Neuropsychological tests, such as the MoCA, Trial Making Test-A, Trial Making Test-B, Clock Drawing Test, Verbal Fluency Test, Digit Span Test, and Word Similarity Test were conducted to evaluate cognitive function, including semantic memory, episodic memory, executive function, psychomotor speed, attention, and visuospatial skill. The Activities of Daily Living Scale, Clinical Dementia Rating Scale, Hamilton Depression Rating Scale, and Hachinski Ischemic Scale were also administered. The MoCA score was selected as the variable to evaluate the relationship between cognitive and clinical indicators based on the ability of this score to assess multiple cognitive domains. All neuropsychological tests were conducted by a skilled neuropsychiatrist from the Department of Neurology, Affiliated Zhongda Hospital of Southeast University.
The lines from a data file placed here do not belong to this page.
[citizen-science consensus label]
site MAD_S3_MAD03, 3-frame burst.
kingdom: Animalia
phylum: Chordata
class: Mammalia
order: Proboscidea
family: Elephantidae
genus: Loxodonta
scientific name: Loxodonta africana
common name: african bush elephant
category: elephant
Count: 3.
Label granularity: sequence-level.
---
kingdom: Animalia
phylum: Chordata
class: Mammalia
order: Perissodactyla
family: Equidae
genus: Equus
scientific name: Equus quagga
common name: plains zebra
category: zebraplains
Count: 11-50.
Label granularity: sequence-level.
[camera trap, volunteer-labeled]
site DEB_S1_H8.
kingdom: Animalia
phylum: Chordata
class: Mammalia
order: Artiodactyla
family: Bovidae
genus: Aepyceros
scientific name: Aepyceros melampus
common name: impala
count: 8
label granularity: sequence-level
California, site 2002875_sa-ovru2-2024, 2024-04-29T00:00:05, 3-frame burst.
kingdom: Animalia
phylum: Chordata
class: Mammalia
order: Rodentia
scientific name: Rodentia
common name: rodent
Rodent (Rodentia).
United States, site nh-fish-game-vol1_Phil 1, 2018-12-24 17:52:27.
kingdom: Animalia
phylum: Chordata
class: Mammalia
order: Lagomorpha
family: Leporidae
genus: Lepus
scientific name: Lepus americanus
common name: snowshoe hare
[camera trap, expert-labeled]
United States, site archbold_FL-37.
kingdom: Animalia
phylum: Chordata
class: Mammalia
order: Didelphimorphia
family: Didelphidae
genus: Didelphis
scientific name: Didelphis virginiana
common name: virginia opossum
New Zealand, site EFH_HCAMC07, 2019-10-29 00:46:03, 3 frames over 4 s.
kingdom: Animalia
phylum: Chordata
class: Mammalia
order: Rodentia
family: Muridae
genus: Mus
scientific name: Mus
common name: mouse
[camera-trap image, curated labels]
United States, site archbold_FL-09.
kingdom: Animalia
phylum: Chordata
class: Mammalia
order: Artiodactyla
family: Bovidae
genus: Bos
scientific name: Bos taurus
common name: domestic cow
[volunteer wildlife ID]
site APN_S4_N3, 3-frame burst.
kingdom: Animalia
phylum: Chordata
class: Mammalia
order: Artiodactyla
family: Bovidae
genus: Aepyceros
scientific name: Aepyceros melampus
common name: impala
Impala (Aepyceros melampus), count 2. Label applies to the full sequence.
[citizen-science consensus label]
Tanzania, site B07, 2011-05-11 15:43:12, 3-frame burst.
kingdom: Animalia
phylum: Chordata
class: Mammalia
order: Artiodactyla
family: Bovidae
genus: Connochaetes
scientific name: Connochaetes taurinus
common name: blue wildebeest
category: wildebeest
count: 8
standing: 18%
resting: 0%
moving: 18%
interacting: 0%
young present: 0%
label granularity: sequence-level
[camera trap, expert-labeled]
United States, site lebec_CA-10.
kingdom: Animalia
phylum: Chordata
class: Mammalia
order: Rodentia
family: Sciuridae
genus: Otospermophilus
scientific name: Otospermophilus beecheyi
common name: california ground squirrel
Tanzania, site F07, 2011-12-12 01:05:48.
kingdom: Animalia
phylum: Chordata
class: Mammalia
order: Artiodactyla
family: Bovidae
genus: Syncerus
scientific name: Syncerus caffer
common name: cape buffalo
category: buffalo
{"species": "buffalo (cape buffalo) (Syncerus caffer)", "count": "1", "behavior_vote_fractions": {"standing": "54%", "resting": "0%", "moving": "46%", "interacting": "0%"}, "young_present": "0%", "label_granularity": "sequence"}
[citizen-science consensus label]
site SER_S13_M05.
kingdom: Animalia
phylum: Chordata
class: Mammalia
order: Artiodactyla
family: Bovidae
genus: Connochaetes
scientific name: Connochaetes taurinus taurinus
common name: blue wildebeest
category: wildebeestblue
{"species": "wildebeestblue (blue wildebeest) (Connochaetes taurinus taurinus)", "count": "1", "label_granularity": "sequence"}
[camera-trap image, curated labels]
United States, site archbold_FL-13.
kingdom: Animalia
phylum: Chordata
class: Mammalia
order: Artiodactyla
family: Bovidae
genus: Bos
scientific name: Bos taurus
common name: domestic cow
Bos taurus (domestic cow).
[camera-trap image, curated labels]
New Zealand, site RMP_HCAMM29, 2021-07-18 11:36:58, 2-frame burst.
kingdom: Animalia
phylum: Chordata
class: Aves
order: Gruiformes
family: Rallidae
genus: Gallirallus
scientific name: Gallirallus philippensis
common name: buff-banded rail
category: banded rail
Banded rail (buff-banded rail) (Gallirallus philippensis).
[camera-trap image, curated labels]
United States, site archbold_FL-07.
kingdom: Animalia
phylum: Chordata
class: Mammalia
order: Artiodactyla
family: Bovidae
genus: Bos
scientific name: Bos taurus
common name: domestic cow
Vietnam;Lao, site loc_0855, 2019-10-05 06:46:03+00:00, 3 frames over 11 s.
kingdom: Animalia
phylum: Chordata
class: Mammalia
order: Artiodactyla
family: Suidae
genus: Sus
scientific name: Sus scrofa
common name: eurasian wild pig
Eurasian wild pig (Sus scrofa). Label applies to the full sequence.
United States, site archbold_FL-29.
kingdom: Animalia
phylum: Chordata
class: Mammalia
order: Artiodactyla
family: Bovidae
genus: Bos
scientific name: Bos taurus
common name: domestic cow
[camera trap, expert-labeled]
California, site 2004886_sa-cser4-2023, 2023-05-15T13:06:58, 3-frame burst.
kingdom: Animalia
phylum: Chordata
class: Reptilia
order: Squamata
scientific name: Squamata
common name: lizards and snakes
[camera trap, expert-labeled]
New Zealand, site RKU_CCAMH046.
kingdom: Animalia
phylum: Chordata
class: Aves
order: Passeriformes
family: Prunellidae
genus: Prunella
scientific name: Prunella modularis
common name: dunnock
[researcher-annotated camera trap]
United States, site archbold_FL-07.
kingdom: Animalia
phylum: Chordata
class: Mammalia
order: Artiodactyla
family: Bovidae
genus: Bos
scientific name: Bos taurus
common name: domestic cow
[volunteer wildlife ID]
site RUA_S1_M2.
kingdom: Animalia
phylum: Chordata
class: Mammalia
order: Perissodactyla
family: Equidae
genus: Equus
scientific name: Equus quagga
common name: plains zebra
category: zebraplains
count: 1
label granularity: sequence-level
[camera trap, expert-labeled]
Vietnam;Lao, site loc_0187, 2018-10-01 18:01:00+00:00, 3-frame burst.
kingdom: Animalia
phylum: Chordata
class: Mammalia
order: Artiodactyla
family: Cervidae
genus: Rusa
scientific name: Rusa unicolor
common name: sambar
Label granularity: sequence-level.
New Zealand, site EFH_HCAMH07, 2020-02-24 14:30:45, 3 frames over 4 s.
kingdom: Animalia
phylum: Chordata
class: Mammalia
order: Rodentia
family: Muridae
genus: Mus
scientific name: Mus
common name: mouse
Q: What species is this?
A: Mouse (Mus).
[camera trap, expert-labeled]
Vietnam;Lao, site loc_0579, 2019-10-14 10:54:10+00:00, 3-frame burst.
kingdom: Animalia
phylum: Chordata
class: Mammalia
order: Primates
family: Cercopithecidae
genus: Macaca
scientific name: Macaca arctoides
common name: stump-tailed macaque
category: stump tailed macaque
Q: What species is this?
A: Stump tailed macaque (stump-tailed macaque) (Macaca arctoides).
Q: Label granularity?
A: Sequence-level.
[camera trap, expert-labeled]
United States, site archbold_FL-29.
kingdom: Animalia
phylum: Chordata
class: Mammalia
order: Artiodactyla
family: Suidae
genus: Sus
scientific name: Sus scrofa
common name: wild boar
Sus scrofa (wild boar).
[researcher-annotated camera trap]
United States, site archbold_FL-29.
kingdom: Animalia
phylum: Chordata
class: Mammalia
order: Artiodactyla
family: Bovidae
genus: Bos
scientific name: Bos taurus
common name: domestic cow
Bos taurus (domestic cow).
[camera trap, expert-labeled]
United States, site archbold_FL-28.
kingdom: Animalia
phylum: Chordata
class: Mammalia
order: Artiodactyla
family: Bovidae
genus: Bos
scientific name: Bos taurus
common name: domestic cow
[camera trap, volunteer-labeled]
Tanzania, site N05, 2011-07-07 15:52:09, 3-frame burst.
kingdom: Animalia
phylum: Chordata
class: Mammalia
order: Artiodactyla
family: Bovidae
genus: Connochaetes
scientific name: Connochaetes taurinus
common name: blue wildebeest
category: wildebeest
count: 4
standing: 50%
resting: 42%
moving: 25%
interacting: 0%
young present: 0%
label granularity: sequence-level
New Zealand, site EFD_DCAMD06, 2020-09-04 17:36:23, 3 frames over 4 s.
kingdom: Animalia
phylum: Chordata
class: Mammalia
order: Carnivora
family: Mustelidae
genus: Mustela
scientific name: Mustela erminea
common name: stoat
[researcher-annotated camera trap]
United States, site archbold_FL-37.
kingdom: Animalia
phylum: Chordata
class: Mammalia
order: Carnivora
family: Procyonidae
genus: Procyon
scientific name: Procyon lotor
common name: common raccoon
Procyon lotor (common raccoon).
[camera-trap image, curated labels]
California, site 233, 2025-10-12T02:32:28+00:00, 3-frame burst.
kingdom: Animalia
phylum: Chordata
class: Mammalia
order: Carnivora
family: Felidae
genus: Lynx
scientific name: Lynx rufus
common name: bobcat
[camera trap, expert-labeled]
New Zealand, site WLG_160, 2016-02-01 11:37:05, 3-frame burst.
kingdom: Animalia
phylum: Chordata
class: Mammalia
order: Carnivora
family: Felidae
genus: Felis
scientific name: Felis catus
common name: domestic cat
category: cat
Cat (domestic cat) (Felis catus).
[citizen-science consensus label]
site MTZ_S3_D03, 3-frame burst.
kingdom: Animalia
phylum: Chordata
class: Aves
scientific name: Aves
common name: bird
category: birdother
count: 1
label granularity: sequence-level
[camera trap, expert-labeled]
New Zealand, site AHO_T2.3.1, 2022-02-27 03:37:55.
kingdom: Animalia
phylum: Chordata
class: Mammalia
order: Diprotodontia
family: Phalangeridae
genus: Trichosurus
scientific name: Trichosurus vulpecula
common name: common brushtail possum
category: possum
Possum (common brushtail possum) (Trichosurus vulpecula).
Measurement of Lp-PLA2, hsCRP, and IL-6

Blood samples (2 mL) were collected into anticoagulant-free tubes and centrifuged at 1000 × g for 15 min. The plasma was then stored at −80 °C until analysis. Plasma Lp-PLA2 mass was measured using an enzyme-linked immunosorbent assay (ELISA) kit (R&D Systems, Minneapolis, MN, USA), and the Cayman colorimetric assay kit was used to measure plasma LP-PLA2 activity. hsCRP and IL-6 levels were determined by high sensitivity ELISA kits (R&D Systems, Minneapolis, MN, USA). To minimize assay variance, plasma Lp-PLA2 mass and Lp-PLA2 activity were measured on the same day for all individuals.

Statistical analyses

Data are presented as either the mean ± standard deviation (SD), median, or percentage. Normally distributed data were analyzed using Student’s t test and analysis of variance (ANOVA); asymmetrically distributed quantitative variables were analyzed by the nonparametric Mann-Whitney U and Kruskal-Wallis tests. The chi-squared test was used to compare qualitative variables. Relationships between MoCA scores and other parameters were analyzed by Pearson (normally distributed variables) or Spearman rank (non-normally distributed variables) correlation. Correlations between plasma Lp-PLA2 mass, Lp-PLA2 activity and other variables were also analyzed by Pearson or Spearman rank correlation. A simple logistic regression model was used to select so-called independent factors increasing the selection risk of MCI in T2DM. Forward stepwise multivariable regression analysis was then used to explore the “strongest” factors affecting the presence of MCI. We used the Benjamini- Hochberg (BH) method[73] which control for false discovery rate (FDR) to adjust for multiple comparisons. A significant value of 0.05 was considered statistically significant.